Doch trotz des Innovationsbedarfs zeigt der Access to Medicine Index 2024, der die Bemühungen von Pharmaunternehmen zur Verbesserung des Zugangs zu lebenswichtigen Medikamenten in Entwicklungsländern bewertet, dass die F&E-Pipeline im Bereich neu auftretender Krankheitserreger und vernachlässigter Tropenkrankheiten versiegt. Verschärft wird dieses Problem noch durch den Mangel an Forschung auf dem Gebiet neuer Antibiotika zur Bekämpfung der zunehmenden Bedrohung durch antimikrobielle Resistenzen, die durch extreme Wetterbedingungen und schlechte sanitäre Verhältnisse weiter zunimmt.
Drittens sollten Pharmaunternehmen langfristige Partnerschaften mit humanitären Organisationen eingehen, die sich auf klimabedingte Migration konzentrieren.

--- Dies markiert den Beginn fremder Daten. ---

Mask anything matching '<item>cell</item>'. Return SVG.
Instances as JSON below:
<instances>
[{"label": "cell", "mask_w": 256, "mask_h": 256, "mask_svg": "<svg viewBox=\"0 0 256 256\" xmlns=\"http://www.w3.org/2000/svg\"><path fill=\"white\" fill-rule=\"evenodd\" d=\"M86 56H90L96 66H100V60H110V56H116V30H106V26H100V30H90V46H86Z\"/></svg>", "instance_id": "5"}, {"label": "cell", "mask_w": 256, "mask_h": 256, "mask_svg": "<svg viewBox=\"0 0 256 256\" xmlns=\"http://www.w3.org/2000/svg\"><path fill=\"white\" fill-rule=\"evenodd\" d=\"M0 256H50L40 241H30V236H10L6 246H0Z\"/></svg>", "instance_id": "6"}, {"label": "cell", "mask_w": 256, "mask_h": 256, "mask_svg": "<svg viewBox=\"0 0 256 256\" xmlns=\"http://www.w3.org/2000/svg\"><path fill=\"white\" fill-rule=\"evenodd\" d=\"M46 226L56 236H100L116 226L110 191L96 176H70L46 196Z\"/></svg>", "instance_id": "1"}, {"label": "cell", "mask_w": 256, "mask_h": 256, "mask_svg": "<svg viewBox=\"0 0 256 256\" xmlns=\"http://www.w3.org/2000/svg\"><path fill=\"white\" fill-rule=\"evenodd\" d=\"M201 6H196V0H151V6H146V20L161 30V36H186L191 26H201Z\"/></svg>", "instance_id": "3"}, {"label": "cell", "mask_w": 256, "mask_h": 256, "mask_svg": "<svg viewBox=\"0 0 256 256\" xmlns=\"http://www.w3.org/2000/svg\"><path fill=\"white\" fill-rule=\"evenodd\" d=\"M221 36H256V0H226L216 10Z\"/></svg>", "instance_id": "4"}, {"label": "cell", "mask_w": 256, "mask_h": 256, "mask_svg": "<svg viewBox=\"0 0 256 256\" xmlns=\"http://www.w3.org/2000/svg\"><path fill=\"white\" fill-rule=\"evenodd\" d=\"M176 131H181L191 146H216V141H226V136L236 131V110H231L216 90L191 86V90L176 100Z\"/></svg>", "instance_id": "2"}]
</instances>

Auch öffentlich-private Partnerschaften haben sich als effektive Maßnahme zur Stärkung der Widerstandsfähigkeit im Gesundheitsbereich erwiesen. Seit 2010 versorgen beispielsweise führende Impfstoffhersteller wie GSK und Pfizer die Impfallianz Gavi mit Milliarden Impstoffdosen, um gefährdete Bevölkerungsgruppen in einigen der ressourcenärmsten Länder der Welt zu schützen.
Schließlich ist es unerlässlich, dass Pharmaunternehmen ihre Bemühungen zur Reduzierung der Treibhausgasemissionen in ihren Wertschöpfungsketten verstärken. Auch wenn die Auswirkungen von Pharmazeutika auf das Klima weniger Beachtung finden als die der traditionellen verarbeitenden Industrie, stößt dieser Sektor pro 1 Million US-Dollar Ertrag mehr CO₂ aus als die Automobilindustrie.
Die aktive Unterstützung und das Engagement von Aktionären, Beschäftigten und anderen Interessengruppen sind von entscheidender Bedeutung. Insbesondere Investoren sind dazu aufgerufen, Unternehmen zu ermutigen, ihre Geschäftspraktiken an den globalen Gesundheits- und Klimazielen auszurichten. Das ist nicht nur eine ethische Entscheidung, sondern verspricht langfristig auch erhebliche Vorteile im Hinblick auf Gewinne und Reputation.
Klimabedingte Migration ist keine ferne oder hypothetische Bedrohung, sondern ein sich rasch zuspitzender Gesundheitsnotstand. Die Pharmaindustrie hat die moralische Verantwortung zu handeln. Um dies effektiv bewerkstelligen zu können, ist es notwendig, dass Unternehmen vorausschauend agieren und lebensrettende Behandlungen für diejenigen bereitstellen, die an vorderster Front der Klimakrise stehen.